■ **Work to do**
Find the line containing "Is [402,383] found", then output it and every line after it through the end of the listing below, exactly as written.

■ **The records**

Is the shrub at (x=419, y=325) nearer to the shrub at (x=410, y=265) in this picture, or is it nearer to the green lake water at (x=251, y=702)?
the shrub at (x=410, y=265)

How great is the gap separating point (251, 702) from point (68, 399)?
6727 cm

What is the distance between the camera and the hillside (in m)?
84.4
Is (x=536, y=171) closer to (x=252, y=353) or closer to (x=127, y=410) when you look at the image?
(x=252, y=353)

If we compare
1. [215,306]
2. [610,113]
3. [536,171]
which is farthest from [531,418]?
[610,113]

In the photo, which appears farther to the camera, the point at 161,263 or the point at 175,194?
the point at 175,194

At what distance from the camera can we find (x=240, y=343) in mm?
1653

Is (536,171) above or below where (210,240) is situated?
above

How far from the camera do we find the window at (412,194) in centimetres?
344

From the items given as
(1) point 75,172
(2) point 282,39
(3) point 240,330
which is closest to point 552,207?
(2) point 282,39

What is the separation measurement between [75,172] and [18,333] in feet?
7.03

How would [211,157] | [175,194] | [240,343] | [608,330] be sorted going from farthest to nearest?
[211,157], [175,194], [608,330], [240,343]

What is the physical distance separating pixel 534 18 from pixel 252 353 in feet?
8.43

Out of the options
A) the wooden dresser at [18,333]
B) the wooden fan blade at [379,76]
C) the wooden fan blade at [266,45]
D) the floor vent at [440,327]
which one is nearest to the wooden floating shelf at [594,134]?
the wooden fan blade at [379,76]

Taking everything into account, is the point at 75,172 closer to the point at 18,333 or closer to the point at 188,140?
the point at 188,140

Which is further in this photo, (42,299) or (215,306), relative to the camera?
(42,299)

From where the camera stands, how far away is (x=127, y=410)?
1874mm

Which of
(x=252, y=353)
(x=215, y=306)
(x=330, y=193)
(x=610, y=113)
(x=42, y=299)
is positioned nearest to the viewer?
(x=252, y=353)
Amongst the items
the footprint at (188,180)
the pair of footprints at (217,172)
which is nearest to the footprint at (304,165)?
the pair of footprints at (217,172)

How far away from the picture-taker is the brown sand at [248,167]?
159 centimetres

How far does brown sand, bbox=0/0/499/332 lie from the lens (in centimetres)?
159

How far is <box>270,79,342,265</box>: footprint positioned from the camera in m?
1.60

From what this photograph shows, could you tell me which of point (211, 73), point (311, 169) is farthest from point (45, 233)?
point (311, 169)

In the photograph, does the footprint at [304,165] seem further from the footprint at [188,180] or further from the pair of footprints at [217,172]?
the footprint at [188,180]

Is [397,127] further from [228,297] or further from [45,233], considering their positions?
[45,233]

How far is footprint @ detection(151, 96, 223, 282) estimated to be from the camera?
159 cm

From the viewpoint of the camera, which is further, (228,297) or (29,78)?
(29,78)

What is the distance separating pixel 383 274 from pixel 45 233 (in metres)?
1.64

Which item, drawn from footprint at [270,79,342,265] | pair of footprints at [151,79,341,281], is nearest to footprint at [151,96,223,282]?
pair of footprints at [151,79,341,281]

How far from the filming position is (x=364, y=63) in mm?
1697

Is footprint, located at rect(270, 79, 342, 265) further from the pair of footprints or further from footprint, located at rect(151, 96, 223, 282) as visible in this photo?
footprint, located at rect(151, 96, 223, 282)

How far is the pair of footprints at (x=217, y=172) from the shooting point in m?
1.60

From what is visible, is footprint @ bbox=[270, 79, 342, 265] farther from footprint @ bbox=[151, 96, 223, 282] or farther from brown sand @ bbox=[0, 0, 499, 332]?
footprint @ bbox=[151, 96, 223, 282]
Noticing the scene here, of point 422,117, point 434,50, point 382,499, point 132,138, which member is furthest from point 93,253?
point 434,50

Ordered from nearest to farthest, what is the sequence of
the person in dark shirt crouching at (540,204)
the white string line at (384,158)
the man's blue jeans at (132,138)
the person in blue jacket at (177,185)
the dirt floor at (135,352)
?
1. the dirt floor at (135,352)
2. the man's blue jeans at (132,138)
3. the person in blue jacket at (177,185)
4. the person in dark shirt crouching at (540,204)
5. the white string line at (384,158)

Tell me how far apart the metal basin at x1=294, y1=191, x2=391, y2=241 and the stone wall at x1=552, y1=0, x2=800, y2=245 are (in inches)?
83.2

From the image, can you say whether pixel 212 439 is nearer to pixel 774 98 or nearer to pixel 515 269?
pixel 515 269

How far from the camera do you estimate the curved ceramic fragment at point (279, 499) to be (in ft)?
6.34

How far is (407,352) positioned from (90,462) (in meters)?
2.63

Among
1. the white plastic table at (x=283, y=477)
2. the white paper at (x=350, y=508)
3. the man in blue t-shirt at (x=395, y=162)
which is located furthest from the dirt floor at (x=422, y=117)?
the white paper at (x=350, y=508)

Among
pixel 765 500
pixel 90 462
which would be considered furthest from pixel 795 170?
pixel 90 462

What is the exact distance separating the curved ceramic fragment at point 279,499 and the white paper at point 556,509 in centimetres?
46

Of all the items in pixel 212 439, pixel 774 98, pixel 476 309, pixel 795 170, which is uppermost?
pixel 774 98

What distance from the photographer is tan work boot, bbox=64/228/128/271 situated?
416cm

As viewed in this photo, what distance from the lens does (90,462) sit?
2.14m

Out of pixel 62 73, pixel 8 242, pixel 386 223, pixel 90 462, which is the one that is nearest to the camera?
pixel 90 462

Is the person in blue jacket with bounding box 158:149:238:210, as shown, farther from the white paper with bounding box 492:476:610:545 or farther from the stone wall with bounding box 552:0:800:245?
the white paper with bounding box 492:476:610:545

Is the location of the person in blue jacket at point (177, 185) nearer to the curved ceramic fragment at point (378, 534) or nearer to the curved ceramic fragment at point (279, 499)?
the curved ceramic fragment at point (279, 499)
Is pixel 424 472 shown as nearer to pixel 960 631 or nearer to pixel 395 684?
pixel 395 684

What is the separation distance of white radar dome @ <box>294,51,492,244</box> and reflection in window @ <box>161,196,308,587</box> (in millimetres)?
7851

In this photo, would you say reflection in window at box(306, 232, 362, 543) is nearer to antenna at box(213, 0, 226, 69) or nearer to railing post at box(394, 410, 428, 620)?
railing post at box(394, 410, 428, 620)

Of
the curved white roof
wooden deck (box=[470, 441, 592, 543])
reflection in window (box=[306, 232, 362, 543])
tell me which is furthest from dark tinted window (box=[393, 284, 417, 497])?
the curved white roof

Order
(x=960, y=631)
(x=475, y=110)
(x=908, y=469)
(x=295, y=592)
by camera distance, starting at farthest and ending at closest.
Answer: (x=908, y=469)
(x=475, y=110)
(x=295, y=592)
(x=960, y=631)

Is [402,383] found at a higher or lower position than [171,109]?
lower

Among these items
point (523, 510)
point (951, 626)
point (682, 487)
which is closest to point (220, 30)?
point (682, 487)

■ **Answer to this problem**
Is [402,383] found at a higher or lower position than [171,109]?
lower

Among these items
point (523, 510)
point (951, 626)
point (682, 487)
which is closest to point (220, 30)?
point (682, 487)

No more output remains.